Old stories; new approach – Trinity College showcases an evolution of Aboriginal art in its latest exhibition.
Annie Studd, Ruby Alderton and Denise Salvestro at the Balnhdhurr exhibition opening at Trinity College
In Yolngu tradition, there was no written language. Instead, stories and knowledge were passed within and between generations through art, song, dance and ceremony.
Art has also long been a way for Yolngu people to communicate their history and culture to the outside world, and Melburnians can now learn more through a new exhibition at Trinity College, the University of Melbourne.
Balnhdhurr – A Lasting Impression showcases nearly 100 artworks produced through the Yirrkala Print Space, operational since 1995 in its namesake town, poised on the tip of North East Arnhem Land. The workshop has played an integral role in the evolution of Australian Aboriginal art and storytelling methods by gradually introducing new materials and techniques to the local Yolngu people.
Traditionally, Aboriginal art is produced using only natural materials, but over time, Yirrkala has embraced contemporary methods and mediums, such as lino printing, screen printing, etching and woodblock printing. In the process, it has opened up a new way to tell old stories, while engaging a cross-section of the local community.
‘The process of cutting down bark, drying it, flattening it, sanding it and painting it takes a long time,’ explains young Yolngu artist Ruby Alderton, who has a close connection to the Yirrkala Print Space and is exhibiting as part of the Balnhdhurr exhibition (Ruby is also the daughter of Banduk Marika AO, honoured as the Northern Territory Senior Australian of the Year in 2020, and granddaughter of highly respected Yolngu clan leader, Mawalan Marika). ‘It makes it a lot easier on some of our elderly artists to be able to just sit down and quietly carve out a lino,’ she says.
‘Another very important thing is showing new-age mediums to younger people. Being able to use photography in printmaking, for example, and creating really cool, contemporary artworks helps keep up with younger people's demand as well, so printmaking in our communities has been very important,’ says Ruby.
Ruby Alderton with some of her work featured as part of the Balnhdhurr exhibition
While the artists engaged through the art centre create their own designs, the Yirrkala Print Space, true to its name, helps print the artworks, before they are bought by the Buku-Larrnggay Mulka Centre to sell on behalf of their creators.
The artworks also tour galleries across Australia – for instance, through the current collaboration with Trinity College – thanks to the support of not-for-profit organisation Artback NT, which is committed to promoting and touring all forms of art created in the Northern Territory.
Artback NT chair, Dr Denise Salvestro, studied Yolngu print making for her PhD, and turned what was meant to be a one-year stint living in remote Arnhem Land into a ten-year residence and an ongoing love affair with the Northern Territory, its people and its art. ‘They’re incredible artists – they’re amazingly creative and innovative,’ says Denise of her experience working with Yolngu artists. ‘It’s in their blood.’

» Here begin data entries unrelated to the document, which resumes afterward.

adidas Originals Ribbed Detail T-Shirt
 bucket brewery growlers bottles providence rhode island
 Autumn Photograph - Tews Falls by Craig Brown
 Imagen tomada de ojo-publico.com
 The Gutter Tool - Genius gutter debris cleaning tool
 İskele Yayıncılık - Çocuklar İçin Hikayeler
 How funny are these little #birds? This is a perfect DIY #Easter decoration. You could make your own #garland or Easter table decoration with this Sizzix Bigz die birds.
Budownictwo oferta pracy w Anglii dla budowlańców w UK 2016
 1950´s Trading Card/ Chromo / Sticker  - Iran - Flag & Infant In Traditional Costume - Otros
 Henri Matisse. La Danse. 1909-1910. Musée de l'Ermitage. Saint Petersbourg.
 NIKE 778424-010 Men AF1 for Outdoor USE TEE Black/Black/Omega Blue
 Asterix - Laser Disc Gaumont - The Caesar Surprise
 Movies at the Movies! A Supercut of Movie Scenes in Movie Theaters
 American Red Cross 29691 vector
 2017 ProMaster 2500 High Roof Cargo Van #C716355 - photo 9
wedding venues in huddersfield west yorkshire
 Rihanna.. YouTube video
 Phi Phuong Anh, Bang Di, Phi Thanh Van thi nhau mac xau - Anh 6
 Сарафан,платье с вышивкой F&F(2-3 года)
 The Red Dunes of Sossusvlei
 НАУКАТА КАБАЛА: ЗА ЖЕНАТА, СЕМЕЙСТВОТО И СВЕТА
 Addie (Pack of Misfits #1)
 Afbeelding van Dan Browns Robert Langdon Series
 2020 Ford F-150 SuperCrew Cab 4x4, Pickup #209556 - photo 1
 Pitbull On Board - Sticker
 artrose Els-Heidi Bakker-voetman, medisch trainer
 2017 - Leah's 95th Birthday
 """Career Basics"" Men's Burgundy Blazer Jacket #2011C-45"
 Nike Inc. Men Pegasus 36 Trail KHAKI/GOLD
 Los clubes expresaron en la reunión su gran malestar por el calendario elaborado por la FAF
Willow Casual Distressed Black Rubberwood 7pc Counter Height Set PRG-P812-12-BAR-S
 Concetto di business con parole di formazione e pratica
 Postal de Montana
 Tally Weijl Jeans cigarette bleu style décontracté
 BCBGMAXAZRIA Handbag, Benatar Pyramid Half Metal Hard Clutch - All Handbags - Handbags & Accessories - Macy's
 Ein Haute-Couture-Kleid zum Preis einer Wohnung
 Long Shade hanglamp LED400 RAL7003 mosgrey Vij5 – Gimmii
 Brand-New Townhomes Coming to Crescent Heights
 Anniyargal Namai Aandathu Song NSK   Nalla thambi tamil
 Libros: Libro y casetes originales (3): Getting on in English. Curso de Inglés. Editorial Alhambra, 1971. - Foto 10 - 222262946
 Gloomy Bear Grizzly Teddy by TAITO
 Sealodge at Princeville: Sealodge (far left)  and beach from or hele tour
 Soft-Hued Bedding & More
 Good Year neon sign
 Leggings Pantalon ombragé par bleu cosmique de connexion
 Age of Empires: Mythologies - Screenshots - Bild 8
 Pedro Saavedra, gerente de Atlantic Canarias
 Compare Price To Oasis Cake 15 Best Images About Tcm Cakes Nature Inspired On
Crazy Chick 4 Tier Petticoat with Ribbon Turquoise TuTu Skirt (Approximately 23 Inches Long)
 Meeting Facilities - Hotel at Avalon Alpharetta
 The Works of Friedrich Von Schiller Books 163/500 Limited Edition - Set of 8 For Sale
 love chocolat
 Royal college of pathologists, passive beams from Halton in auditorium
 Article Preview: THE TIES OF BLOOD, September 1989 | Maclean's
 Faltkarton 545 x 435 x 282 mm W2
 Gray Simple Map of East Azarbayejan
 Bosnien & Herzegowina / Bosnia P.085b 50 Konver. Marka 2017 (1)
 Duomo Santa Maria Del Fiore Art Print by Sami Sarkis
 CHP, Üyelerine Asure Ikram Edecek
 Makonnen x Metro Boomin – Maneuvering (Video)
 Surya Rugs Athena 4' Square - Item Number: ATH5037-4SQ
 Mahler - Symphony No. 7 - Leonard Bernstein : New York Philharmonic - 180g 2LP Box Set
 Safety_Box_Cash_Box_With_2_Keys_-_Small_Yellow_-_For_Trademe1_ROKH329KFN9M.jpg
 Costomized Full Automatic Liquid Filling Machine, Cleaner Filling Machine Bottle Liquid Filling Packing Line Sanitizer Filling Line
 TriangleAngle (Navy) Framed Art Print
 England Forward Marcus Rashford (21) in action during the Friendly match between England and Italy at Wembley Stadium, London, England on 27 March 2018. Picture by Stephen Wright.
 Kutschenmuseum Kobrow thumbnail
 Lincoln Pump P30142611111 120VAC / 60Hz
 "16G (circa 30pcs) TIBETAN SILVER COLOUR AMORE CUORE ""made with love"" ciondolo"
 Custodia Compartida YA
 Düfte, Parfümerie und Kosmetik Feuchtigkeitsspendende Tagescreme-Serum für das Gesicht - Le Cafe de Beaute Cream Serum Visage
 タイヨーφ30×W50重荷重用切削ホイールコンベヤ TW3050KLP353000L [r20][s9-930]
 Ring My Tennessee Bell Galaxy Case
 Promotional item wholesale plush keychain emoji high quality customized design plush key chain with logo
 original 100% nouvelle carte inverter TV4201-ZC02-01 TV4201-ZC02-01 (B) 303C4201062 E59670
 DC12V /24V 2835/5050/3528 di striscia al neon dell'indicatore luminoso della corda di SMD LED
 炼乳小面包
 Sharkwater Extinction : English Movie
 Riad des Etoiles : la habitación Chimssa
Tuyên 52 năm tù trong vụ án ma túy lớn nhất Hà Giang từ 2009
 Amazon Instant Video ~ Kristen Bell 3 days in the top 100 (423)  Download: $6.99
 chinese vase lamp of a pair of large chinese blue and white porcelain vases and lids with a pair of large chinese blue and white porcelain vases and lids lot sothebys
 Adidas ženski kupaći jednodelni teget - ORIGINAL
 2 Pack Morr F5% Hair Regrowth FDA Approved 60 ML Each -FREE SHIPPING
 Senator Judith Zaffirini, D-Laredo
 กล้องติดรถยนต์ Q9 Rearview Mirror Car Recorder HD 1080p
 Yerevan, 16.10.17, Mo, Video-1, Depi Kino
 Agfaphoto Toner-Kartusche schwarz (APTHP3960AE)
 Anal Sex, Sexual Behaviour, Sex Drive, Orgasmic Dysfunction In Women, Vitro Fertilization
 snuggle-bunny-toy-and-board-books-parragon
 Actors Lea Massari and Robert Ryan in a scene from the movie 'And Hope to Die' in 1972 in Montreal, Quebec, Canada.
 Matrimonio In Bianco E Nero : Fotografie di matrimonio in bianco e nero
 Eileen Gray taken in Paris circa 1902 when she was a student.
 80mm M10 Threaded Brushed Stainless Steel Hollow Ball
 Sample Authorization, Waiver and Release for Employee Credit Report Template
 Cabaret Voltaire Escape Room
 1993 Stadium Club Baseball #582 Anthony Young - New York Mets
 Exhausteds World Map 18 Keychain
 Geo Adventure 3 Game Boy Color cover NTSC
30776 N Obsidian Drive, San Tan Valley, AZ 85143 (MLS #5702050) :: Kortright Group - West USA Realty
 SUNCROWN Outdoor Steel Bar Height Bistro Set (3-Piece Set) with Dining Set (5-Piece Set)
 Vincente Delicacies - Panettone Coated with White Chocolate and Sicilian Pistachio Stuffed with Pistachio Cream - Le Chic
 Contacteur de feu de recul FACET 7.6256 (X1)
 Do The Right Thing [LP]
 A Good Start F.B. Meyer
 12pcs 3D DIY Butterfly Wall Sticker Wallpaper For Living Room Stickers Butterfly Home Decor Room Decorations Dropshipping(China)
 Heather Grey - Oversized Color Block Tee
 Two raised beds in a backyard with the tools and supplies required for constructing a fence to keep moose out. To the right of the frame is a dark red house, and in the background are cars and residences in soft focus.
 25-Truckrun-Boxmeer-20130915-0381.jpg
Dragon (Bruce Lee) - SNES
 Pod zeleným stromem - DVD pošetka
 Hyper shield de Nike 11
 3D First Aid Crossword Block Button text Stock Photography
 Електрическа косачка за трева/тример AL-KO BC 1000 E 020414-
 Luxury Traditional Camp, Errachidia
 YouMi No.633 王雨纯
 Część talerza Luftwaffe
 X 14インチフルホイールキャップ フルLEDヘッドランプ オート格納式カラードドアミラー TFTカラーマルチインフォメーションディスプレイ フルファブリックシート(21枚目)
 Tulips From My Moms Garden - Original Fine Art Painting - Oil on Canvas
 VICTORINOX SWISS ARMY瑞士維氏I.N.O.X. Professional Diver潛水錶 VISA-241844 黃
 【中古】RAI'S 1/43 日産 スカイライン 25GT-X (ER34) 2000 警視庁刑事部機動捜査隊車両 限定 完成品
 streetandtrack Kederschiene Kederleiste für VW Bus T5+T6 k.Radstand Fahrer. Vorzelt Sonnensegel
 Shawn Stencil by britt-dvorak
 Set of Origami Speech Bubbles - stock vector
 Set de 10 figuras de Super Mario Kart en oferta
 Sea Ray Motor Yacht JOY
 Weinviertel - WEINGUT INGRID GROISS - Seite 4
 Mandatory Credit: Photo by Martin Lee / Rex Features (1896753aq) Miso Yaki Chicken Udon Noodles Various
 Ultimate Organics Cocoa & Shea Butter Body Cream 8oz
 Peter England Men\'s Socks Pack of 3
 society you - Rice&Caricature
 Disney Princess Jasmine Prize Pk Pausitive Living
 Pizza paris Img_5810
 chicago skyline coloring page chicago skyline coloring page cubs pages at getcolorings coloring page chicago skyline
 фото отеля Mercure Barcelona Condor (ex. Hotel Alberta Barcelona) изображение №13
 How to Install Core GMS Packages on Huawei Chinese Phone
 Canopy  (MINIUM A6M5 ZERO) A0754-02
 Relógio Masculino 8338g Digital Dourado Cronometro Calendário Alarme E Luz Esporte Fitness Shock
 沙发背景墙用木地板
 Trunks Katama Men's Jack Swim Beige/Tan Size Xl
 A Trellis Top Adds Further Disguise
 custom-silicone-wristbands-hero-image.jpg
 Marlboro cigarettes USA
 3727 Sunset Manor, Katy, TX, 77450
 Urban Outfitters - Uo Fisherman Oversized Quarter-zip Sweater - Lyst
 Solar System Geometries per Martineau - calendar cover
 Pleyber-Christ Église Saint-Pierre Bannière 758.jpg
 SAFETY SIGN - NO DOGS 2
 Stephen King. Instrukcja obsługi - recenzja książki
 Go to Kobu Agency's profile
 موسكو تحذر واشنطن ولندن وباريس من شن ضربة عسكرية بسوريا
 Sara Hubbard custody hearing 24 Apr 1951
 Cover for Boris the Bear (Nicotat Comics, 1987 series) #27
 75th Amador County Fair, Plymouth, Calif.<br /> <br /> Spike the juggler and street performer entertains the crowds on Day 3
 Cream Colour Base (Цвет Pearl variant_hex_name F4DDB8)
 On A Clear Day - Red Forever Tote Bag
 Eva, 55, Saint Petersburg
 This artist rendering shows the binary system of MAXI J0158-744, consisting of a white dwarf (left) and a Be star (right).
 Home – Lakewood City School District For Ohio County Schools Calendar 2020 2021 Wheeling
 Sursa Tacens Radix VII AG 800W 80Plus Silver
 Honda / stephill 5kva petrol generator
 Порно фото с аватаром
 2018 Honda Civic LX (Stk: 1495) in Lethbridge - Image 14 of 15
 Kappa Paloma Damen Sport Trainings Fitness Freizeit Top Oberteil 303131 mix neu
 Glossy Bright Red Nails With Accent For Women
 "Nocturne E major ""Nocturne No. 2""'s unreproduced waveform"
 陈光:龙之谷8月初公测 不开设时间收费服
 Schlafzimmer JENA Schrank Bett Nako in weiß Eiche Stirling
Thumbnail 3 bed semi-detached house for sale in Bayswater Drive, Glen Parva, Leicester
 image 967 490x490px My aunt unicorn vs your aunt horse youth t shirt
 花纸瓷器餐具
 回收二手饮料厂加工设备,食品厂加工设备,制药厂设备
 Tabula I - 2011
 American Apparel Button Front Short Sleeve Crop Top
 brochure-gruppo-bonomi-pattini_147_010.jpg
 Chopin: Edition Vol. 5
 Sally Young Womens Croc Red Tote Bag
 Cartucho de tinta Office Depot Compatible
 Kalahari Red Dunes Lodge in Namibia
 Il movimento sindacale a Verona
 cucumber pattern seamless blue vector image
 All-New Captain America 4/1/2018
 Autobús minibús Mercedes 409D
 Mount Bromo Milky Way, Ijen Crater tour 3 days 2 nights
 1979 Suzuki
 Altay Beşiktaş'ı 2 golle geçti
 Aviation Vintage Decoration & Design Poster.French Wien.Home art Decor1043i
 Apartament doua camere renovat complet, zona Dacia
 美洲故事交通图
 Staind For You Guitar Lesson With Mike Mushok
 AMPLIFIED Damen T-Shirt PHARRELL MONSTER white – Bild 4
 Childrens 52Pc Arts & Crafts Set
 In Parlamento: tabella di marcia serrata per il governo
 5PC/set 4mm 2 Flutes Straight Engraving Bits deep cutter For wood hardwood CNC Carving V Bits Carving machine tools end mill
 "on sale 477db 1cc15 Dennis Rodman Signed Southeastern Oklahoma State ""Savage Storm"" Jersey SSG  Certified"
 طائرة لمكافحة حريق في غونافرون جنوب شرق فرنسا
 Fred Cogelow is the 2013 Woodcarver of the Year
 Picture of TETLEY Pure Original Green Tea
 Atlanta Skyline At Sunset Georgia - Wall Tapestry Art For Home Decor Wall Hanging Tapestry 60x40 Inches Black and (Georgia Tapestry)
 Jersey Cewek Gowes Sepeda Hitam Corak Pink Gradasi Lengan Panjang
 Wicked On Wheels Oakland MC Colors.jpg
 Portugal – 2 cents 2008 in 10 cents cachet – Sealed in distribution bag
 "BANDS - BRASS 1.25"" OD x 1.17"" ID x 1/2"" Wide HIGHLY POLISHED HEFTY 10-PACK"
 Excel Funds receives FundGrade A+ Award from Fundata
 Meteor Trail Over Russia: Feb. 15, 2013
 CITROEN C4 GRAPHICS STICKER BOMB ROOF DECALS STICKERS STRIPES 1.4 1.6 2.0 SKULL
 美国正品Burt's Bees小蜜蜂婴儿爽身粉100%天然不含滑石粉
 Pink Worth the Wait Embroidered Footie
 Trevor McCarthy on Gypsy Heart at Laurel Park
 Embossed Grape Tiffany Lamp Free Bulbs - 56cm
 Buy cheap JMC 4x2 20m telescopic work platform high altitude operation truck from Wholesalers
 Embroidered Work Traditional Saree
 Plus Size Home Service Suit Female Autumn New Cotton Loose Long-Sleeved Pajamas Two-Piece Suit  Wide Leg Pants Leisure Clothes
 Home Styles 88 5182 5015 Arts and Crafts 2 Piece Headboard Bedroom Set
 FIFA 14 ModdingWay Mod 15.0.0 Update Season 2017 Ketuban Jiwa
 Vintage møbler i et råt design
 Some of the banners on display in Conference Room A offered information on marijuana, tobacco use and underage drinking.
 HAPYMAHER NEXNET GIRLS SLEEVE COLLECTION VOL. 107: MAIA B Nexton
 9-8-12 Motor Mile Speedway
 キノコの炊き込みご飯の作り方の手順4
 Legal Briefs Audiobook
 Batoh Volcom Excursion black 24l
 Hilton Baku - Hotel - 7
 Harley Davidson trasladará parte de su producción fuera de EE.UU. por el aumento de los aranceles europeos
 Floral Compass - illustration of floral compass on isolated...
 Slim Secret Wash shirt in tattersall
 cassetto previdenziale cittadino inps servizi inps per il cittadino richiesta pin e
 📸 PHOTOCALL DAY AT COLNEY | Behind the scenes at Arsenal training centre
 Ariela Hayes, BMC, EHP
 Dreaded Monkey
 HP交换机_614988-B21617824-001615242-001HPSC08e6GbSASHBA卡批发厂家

Denise credits the talent and drive of the local artists, and the continual passing down of knowledge, for helping the Yirrkala Print Space run continuously for 25 years. ‘It’s a wonderful example of what an arts centre can do in a remote community,’ she says. ‘[Buku-Larrnggay Mulka] has an international reputation, and its award-winning art is now exhibited in major galleries.’
Denise says feedback on the exhibition has been overwhelming.
‘Most of the venues have absolutely loved having it. In fact, a lot of them have said it's one of the best exhibitions they've had, with the beautiful artwork accompanied by an impressive educational component,’ she says. ‘The beauty of the Balnhdhurr exhibition is that you can see traditional designs in the works, but through printmaking, the artists have been allowed a bit more freedom in the way they interpret it.’
Ruby also notes the profound impact the artworks have had as she’s toured with the Yirrkala exhibition around Australia. ‘It's been amazing to watch how people have really enjoyed the show, and seeing how it's affected people and educated them in the variety of art. A lot of people don’t realise how different Aboriginal art is all over the country,’ she says.
‘It also shows how Aboriginal people are – we’ve always told our stories through art and song, and this is carrying on a tradition that is thousands of years old. We’re just doing it in a new way.’
The Balnhdhurr exhibition is being showcased in Trinity College’s Burke Gallery from 20 February – 30 April 2020. The gallery is open from 10am–4pm Tuesdays and Thursdays and 10am–1pm on Saturdays. Public welcome, free entry.